Llegó el día del año 101. Un 19 de abril de 1925 se fundó un equipo de fútbol que se convertiría, con el paso del tiempo, en el más grande de Chile: Colo Colo. En el Estadio El Llano, un grupo de Rebeldes que dejó el club Magallanes decidió dar vida a un cuadro que vino a cambiar las reglas del fútbol chileno en ese entonces.

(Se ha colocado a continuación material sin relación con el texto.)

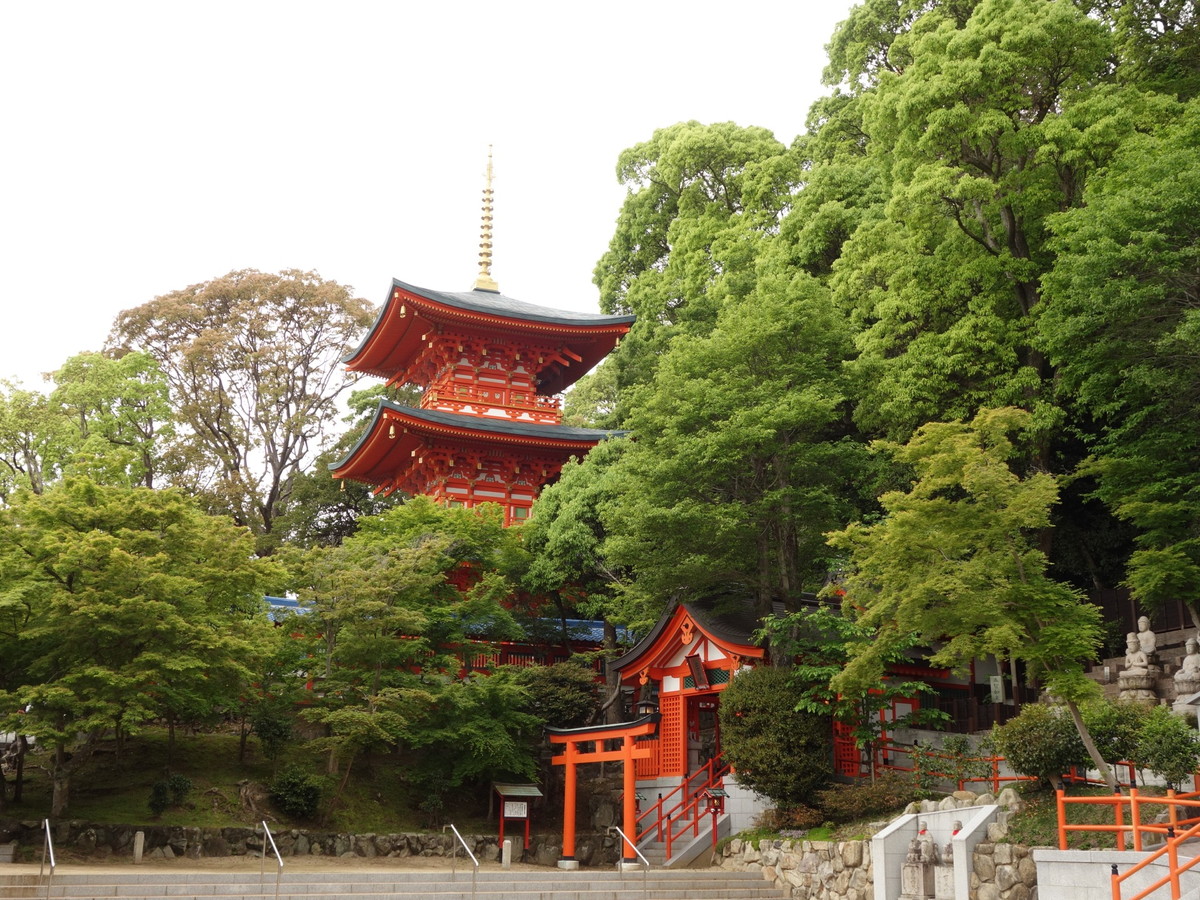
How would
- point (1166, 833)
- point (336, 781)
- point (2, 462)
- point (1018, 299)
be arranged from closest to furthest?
point (1166, 833)
point (336, 781)
point (1018, 299)
point (2, 462)

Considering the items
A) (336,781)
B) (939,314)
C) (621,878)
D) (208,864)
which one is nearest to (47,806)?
(208,864)

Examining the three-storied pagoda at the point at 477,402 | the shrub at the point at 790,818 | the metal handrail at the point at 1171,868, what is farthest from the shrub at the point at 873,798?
the three-storied pagoda at the point at 477,402

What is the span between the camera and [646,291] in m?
34.5

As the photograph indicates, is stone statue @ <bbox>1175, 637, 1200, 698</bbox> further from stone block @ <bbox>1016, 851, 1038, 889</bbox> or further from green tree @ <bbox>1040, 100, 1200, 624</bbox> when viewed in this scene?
stone block @ <bbox>1016, 851, 1038, 889</bbox>

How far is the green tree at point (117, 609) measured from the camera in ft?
53.3

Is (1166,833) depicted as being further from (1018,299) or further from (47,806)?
(47,806)

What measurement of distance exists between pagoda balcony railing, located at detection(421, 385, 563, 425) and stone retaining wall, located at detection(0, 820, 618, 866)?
15.4m

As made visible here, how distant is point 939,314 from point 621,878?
12.5 metres

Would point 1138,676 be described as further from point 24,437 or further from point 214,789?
point 24,437

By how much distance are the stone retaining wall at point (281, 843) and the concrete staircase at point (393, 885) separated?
39.3 inches

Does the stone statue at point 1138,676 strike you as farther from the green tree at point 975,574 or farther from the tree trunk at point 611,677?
the tree trunk at point 611,677

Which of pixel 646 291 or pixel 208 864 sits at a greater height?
pixel 646 291

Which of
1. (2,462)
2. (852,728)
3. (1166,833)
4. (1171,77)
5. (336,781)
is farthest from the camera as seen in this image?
(2,462)

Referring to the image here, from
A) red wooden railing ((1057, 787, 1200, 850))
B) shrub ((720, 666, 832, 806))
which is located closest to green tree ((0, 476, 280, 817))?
shrub ((720, 666, 832, 806))
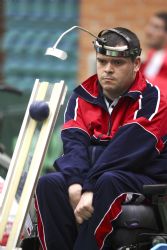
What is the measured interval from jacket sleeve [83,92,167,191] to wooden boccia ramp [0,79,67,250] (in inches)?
13.1

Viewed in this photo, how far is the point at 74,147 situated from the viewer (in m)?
6.84

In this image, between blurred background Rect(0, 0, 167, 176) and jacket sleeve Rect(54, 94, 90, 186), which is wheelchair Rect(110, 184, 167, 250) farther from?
blurred background Rect(0, 0, 167, 176)

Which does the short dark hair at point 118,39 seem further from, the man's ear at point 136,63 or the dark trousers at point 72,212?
the dark trousers at point 72,212

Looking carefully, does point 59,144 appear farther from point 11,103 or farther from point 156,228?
point 156,228

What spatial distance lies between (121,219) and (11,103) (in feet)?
22.4

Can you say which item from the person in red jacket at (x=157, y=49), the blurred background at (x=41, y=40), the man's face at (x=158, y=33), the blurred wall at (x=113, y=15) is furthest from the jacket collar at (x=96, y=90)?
the blurred background at (x=41, y=40)

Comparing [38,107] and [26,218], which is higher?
[38,107]

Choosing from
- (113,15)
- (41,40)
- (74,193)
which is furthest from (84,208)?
(41,40)

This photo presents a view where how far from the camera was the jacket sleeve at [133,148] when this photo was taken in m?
6.61

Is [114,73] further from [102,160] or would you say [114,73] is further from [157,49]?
[157,49]

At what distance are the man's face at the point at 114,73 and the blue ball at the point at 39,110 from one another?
1.46ft

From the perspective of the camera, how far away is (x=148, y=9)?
1395 cm

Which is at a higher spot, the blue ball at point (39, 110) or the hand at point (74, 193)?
the blue ball at point (39, 110)

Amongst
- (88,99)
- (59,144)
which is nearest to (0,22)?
(59,144)
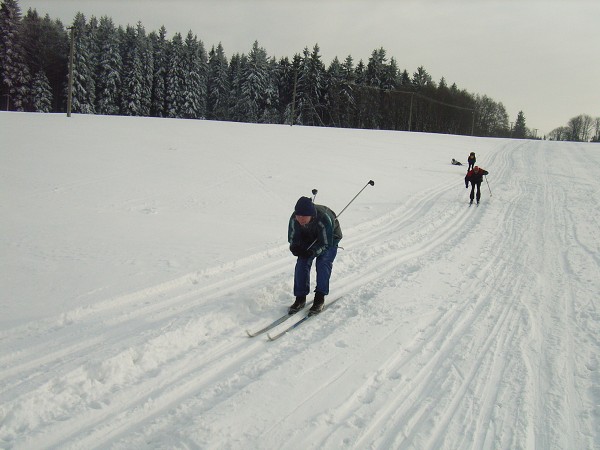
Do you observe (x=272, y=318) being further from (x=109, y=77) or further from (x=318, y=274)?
(x=109, y=77)

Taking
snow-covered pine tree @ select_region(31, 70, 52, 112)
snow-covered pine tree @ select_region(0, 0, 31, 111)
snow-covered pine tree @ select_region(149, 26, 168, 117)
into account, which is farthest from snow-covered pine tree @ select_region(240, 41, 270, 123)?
snow-covered pine tree @ select_region(0, 0, 31, 111)

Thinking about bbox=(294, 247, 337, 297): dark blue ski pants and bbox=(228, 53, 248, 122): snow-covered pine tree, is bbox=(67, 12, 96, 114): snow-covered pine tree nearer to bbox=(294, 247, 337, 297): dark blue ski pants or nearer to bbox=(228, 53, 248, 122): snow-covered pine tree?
bbox=(228, 53, 248, 122): snow-covered pine tree

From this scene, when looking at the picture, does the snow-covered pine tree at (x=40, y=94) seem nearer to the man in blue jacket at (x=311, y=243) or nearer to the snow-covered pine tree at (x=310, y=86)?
the snow-covered pine tree at (x=310, y=86)

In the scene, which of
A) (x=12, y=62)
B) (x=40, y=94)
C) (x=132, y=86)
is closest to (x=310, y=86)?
(x=132, y=86)

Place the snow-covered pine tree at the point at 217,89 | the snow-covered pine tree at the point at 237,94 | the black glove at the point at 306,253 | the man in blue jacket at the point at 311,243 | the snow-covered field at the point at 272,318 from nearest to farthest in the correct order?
1. the snow-covered field at the point at 272,318
2. the man in blue jacket at the point at 311,243
3. the black glove at the point at 306,253
4. the snow-covered pine tree at the point at 237,94
5. the snow-covered pine tree at the point at 217,89

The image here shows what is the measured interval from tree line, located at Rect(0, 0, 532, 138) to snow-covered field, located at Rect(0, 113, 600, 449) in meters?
45.9

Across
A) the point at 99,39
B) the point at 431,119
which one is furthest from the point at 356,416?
the point at 431,119

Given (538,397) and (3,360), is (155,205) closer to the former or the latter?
(3,360)

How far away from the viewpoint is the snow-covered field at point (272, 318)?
340cm

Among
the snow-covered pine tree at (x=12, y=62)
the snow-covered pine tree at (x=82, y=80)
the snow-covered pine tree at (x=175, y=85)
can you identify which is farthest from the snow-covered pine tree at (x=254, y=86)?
the snow-covered pine tree at (x=12, y=62)

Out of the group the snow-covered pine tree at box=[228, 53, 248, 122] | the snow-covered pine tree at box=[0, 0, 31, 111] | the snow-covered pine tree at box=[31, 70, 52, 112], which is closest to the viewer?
the snow-covered pine tree at box=[0, 0, 31, 111]

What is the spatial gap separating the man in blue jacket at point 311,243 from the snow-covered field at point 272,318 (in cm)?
36

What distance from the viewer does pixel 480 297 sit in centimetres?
610

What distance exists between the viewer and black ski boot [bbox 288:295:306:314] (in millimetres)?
5543
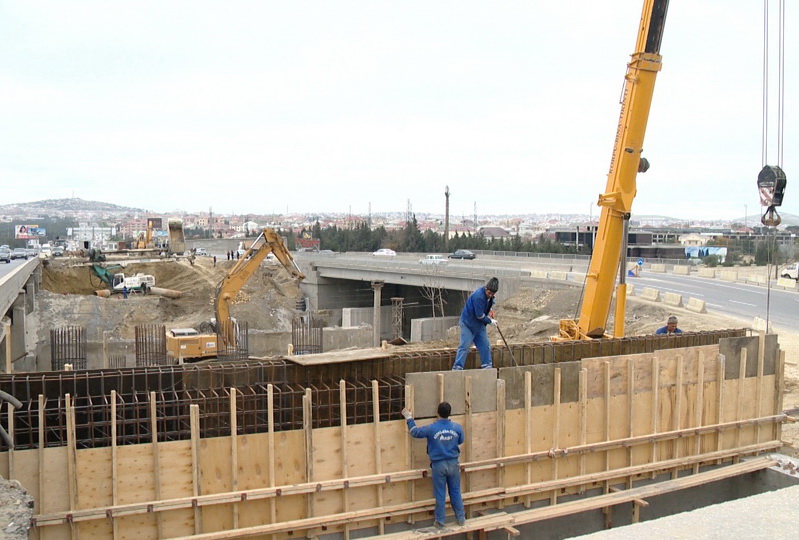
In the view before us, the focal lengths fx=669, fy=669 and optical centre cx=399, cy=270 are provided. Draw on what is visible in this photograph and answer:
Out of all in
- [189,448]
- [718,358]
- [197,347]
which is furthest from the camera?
[197,347]

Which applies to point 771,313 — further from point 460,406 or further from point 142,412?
point 142,412

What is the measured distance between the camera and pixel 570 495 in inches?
375

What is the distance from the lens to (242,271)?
26.2m

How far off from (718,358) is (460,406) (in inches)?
193

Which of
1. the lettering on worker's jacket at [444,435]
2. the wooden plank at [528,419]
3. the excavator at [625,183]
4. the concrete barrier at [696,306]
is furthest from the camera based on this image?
the concrete barrier at [696,306]

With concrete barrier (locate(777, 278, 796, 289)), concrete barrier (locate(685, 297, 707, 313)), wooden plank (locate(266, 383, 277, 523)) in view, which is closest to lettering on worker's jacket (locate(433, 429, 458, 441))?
wooden plank (locate(266, 383, 277, 523))

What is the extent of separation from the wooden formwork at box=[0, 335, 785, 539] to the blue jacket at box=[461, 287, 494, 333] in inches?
36.5

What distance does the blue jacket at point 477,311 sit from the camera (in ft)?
31.2

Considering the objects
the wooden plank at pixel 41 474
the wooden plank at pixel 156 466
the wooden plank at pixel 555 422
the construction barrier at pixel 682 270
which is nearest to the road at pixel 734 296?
the construction barrier at pixel 682 270

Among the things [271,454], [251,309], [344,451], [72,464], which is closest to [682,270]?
[251,309]

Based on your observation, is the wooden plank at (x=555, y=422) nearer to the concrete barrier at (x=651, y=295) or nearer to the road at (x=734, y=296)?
the road at (x=734, y=296)

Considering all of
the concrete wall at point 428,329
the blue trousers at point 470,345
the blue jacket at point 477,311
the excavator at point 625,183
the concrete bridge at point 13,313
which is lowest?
the concrete wall at point 428,329

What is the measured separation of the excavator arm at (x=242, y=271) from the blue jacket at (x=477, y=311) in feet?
54.9

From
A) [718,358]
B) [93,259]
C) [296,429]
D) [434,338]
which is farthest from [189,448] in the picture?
[93,259]
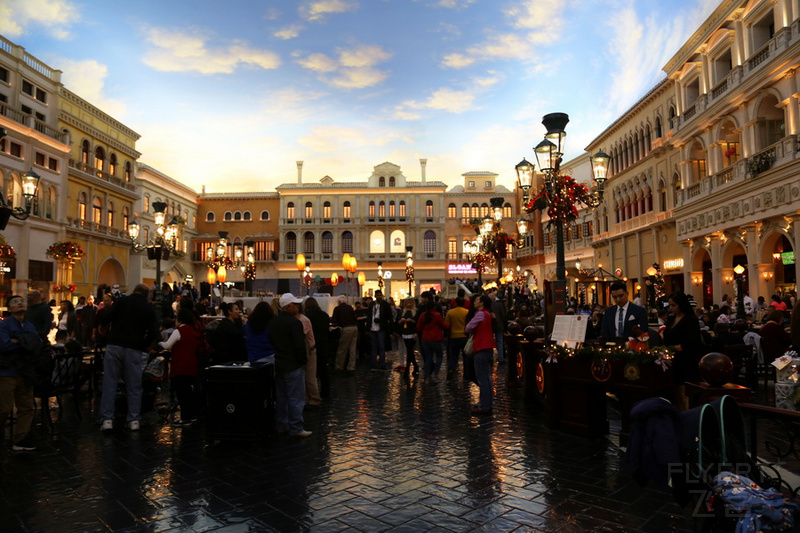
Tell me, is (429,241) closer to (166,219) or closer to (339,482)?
(166,219)

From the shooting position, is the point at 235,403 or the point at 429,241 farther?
the point at 429,241

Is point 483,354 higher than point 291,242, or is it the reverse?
point 291,242

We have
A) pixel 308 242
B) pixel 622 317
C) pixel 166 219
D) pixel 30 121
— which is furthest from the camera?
pixel 308 242

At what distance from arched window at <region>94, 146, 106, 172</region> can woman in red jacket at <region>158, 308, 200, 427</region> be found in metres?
28.4

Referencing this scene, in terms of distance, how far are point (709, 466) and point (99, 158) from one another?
3563 cm

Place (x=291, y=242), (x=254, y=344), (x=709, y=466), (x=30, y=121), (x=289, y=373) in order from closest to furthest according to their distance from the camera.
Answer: (x=709, y=466), (x=289, y=373), (x=254, y=344), (x=30, y=121), (x=291, y=242)

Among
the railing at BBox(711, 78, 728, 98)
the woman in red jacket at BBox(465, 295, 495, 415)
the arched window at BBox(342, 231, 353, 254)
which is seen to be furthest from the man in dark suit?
the arched window at BBox(342, 231, 353, 254)

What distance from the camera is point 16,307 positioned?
614 centimetres

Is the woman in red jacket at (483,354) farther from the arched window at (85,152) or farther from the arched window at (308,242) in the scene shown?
the arched window at (308,242)

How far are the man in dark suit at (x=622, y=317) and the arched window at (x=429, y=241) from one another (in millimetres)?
45165

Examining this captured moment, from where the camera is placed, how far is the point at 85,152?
30484mm

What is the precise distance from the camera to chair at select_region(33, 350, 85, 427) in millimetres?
7004

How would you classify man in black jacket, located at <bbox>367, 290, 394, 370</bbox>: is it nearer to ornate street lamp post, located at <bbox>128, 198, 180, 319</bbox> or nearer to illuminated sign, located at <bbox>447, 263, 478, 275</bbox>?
ornate street lamp post, located at <bbox>128, 198, 180, 319</bbox>

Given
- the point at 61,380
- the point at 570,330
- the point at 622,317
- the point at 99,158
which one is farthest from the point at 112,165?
the point at 622,317
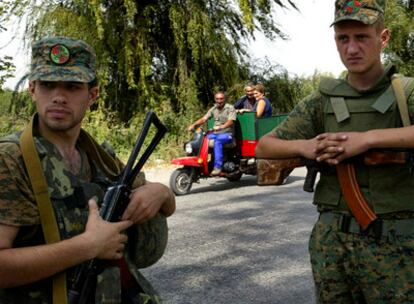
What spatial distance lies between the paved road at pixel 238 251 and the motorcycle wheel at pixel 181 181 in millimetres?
220

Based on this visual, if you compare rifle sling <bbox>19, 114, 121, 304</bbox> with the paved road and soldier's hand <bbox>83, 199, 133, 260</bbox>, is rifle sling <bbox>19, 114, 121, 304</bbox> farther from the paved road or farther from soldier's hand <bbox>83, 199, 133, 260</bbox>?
the paved road

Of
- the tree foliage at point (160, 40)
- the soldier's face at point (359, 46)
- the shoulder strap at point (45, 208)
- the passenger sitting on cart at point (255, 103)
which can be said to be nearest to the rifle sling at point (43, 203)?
the shoulder strap at point (45, 208)

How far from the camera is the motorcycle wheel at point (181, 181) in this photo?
8117 mm

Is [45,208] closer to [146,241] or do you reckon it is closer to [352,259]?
[146,241]

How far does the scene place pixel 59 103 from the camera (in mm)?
1699

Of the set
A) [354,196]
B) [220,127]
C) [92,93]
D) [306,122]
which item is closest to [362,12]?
[306,122]

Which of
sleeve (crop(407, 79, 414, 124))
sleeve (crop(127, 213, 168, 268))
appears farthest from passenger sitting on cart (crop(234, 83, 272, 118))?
sleeve (crop(127, 213, 168, 268))

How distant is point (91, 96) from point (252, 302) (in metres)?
2.37

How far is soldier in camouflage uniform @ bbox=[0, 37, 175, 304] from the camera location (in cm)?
145

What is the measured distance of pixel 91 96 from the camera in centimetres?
186

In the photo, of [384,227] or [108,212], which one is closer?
[108,212]

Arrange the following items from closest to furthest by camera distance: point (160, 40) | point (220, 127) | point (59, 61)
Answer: point (59, 61) < point (220, 127) < point (160, 40)

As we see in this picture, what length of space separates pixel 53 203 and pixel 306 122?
1097mm

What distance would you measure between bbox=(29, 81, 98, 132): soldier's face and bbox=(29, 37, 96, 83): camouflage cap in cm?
4
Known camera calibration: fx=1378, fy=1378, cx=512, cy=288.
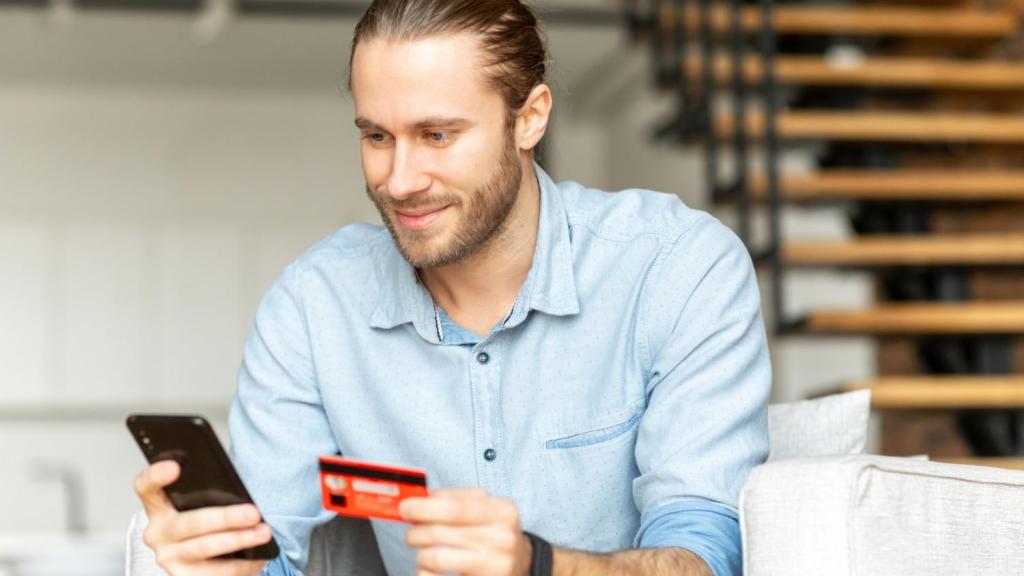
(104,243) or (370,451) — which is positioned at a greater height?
(370,451)

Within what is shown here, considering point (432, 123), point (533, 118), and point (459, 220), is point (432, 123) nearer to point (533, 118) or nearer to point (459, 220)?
point (459, 220)

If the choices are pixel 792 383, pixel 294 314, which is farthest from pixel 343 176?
pixel 294 314

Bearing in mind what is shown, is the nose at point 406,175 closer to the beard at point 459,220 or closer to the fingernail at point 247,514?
the beard at point 459,220

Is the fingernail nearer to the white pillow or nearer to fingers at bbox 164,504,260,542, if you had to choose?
fingers at bbox 164,504,260,542

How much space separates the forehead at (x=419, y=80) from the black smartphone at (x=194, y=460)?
0.46 metres

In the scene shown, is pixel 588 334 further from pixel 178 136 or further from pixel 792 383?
pixel 178 136

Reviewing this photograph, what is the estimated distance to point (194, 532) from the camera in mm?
1321

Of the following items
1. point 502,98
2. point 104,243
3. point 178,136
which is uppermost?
point 502,98

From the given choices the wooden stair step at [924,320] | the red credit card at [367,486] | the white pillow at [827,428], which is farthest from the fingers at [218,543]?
the wooden stair step at [924,320]

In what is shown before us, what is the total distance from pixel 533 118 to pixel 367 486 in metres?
0.73

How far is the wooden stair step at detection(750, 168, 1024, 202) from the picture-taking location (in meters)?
3.80

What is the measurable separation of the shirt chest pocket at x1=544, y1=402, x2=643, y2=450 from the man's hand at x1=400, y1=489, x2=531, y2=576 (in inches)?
19.5

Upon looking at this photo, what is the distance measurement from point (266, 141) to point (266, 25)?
4.53 feet

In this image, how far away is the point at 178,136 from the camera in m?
7.91
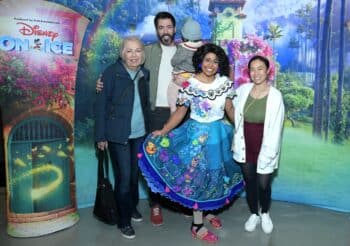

Pero para entender a plenitud el germen del nacimiento de nuestro equipo, hay que trasladarse un año antes, a 1924. David Arellano, quien era jugador de Magallanes, viajó por la selección chilena a un Sudamericano en Uruguay, donde vio in situ los entrenamientos de la selección local y de Argentina. Lo que llamaron el fútbol científico. Observó con atención como combinaban, como creaban jugadas y, en especial, el cuidado a jus jugadores. Por ejemplo, en el caso de una lesión, no era el futbolista quién tenía que correr con los gastos.
Así, volvió a Chile con el firme deseo de implementar todo lo que vio en la República Oriental. Su compañero de batallas fue Juan Quiñones, quien siempre lo secundó en todas sus ideas, y lo acompañó a todas las giras en el país junto a los profesores. Pese a su juventud, David Arellano fue la figura importante de Magallanes, por lo que para implementar todo lo que había visto en Uruguay debía ser capitán.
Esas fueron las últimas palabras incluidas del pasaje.